_Exercise text_
Antonia Marie (Stoll) Orfield, MAT’66, an optometrist, died of breast cancer April 26 in Somerville, MA. She was 67. A leader in behavioral optometry, which uses nonsurgical methods to improve vision, Orfield taught at the New England College of Optometry, practiced at Harvard University Health Service, and ran a private practice. A fellow in the College of Optometrists in Vision Development, she studied vision improvements in grade-school children. Survivors include her husband, Gary Orfield, AM'65, PhD'68; three daughters, including Sonia Orfield, AB’93; four grandchildren; and a brother.

Joseph V. Bugos, MBA’68, died June 11 in Orland Park, IL. He was 73. Bugos began his career with the Jewel grocery chain stocking shelves as a high-school sophomore. Over the next four decades he rose to president, overseeing thousands of employees across the Midwest. An advocate for struggling stores in Chicago, Bugos worked to expand grocery offerings in minority communities. He is survived by his wife, Gerry; three daughters; three sons; and 22 grandchildren.


Michael Dean Eversmeyer, AB’75, an architect, died of cancer August 2 in Pittsburgh. He was 56. After receiving his master’s from the Tulane University School of Architecture in 1981, Eversmeyer moved to Pittsburgh. He was principal of Michael Eversmeyer Architect PC, which specialized in historic preservation and adaptive reuse. His book of local historic postcards, Pittsburgh: 1900–1945, was published in April. He is survived by his wife, Janna Smith Eversmeyer, AM’79; and two sons.


Robert L. Short, AM’82, a theologian, died July 6 in Little Rock, AR. He was 76. A Presbyterian minister, Short wrote several books, including the 1965 “popular theology” best-seller The Gospel According to Peanuts. Short also taught and preached at seminaries, schools, and churches around the country, serving as associate pastor of the First Presbyterian Church of Brighton (Michigan) and minister of the First Presbyterian Church of Monticello (Arkansas). In 2001 he started his own church, Christianity Without Doom and Gloom, in Little Rock. Survivors include two daughters, a son, a sister, and five grandchildren.

_Check your understanding_
A: Repeat the part of the obituaries between "Joseph V. Bugos, MBA’68, died" and "and 22 grandchildren.", inclusive.
B: Translate this sentence from the obituaries into Spanish: "An advocate for struggling stores in Chicago, Bugos worked to expand grocery offerings in minority communities."

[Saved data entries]
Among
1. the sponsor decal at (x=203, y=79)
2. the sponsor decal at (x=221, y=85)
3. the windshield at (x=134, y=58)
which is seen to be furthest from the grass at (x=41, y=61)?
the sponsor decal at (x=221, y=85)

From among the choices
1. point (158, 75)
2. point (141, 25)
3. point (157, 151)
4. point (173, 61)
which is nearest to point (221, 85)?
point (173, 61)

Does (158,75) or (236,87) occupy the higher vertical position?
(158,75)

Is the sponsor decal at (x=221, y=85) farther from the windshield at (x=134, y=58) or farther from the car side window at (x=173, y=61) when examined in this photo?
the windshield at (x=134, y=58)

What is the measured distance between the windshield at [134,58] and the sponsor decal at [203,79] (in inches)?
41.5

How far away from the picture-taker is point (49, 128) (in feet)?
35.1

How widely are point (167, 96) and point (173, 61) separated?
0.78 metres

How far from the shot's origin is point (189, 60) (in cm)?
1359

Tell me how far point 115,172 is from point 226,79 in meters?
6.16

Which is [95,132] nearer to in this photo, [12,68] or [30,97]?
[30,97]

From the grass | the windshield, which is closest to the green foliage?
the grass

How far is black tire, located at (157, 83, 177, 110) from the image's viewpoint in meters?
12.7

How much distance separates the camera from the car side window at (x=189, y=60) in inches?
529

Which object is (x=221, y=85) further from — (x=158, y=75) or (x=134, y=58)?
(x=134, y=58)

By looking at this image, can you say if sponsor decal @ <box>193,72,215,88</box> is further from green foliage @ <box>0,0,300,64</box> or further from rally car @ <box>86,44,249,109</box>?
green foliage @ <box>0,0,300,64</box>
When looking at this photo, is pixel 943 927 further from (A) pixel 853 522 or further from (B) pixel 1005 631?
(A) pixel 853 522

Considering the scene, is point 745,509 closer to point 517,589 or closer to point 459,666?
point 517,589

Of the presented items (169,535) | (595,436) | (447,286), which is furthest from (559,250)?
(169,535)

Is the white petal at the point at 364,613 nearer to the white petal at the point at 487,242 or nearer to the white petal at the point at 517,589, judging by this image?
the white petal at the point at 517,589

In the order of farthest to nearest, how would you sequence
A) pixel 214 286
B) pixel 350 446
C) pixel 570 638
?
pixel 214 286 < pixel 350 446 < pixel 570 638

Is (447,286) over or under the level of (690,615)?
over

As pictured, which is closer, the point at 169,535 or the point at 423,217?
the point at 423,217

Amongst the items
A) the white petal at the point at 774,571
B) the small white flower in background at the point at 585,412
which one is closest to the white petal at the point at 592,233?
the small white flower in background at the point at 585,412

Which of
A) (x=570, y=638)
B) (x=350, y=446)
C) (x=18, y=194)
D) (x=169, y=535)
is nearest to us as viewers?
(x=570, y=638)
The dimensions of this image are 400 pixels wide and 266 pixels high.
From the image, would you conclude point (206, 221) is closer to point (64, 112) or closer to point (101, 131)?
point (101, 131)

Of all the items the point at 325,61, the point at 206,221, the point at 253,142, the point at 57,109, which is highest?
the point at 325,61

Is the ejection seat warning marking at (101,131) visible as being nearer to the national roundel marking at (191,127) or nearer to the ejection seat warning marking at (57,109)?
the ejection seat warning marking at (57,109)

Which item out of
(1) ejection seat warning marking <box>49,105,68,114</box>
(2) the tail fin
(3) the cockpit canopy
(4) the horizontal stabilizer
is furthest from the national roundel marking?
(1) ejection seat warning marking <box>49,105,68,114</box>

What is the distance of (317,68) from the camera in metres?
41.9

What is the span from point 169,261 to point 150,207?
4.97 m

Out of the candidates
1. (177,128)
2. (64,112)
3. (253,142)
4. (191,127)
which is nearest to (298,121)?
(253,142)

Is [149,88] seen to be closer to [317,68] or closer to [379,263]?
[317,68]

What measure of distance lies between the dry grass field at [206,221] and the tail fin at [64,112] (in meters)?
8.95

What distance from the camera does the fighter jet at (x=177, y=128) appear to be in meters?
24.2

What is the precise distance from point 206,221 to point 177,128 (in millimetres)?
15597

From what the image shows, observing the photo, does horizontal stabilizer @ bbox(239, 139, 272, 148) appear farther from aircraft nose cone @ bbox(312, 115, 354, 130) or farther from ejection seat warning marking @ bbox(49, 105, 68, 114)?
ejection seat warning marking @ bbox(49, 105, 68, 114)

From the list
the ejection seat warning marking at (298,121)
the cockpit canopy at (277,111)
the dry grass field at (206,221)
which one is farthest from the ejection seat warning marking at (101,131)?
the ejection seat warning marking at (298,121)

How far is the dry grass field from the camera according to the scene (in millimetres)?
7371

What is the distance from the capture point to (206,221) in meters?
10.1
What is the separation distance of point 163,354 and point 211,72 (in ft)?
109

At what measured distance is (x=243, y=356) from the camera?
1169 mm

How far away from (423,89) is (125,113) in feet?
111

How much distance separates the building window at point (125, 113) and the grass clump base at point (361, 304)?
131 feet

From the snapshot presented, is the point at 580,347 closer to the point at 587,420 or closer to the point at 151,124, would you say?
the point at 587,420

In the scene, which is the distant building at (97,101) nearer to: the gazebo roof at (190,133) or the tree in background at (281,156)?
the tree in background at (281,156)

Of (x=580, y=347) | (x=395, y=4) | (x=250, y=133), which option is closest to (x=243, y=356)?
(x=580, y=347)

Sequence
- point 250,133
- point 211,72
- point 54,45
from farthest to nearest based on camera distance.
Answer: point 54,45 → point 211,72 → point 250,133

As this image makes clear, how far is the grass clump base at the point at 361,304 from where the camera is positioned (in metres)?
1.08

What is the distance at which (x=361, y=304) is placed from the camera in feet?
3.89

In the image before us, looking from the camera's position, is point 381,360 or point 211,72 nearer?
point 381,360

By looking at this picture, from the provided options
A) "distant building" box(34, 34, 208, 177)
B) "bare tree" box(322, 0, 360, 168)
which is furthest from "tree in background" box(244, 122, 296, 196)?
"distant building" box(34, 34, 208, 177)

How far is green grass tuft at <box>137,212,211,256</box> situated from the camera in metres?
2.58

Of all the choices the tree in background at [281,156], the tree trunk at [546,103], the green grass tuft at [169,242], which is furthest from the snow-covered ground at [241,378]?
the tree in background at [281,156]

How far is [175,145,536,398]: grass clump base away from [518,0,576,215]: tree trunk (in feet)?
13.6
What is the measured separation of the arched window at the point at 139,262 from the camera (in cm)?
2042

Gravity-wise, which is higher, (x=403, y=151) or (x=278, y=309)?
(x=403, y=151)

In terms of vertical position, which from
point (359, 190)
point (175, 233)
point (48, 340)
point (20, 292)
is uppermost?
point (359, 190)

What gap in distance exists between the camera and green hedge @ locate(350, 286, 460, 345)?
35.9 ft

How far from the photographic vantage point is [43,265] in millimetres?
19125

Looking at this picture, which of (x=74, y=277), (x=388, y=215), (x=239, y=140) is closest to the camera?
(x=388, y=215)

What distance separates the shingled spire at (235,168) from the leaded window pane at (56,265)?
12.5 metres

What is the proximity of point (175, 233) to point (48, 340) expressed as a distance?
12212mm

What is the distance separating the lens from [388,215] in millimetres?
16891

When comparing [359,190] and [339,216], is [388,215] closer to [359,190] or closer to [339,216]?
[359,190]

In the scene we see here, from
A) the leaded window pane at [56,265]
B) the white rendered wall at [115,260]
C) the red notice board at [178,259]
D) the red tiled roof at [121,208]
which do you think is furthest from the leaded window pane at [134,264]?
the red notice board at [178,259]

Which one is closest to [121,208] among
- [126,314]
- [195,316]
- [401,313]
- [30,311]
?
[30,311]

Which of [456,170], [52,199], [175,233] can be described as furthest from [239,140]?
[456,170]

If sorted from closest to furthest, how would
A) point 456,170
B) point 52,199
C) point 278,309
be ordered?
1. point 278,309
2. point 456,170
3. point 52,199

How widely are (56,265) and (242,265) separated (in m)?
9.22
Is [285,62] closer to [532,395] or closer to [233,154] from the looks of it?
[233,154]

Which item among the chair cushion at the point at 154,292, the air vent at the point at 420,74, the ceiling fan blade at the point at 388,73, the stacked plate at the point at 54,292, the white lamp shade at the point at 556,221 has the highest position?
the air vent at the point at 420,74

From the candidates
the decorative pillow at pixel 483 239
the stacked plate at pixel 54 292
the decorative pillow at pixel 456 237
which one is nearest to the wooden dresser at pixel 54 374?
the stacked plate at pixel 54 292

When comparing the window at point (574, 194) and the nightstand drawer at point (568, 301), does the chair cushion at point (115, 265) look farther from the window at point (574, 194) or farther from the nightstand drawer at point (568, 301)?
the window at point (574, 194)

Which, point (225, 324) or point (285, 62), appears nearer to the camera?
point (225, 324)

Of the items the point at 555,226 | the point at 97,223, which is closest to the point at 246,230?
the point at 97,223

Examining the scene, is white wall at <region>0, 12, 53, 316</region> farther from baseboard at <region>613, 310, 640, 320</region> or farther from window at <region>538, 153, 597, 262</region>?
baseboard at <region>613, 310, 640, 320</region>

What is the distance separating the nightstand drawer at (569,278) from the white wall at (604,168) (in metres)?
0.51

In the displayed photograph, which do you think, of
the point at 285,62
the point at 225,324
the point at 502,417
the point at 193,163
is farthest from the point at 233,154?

_Your responses_
A:
Joseph V. Bugos, MBA’68, died June 11 in Orland Park, IL. He was 73. Bugos began his career with the Jewel grocery chain stocking shelves as a high-school sophomore. Over the next four decades he rose to president, overseeing thousands of employees across the Midwest. An advocate for struggling stores in Chicago, Bugos worked to expand grocery offerings in minority communities. He is survived by his wife, Gerry; three daughters; three sons; and 22 grandchildren.

B: Defensor de las tiendas con dificultades en Chicago, Bugos trabajó para ampliar la oferta de comestibles en las comunidades minoritarias.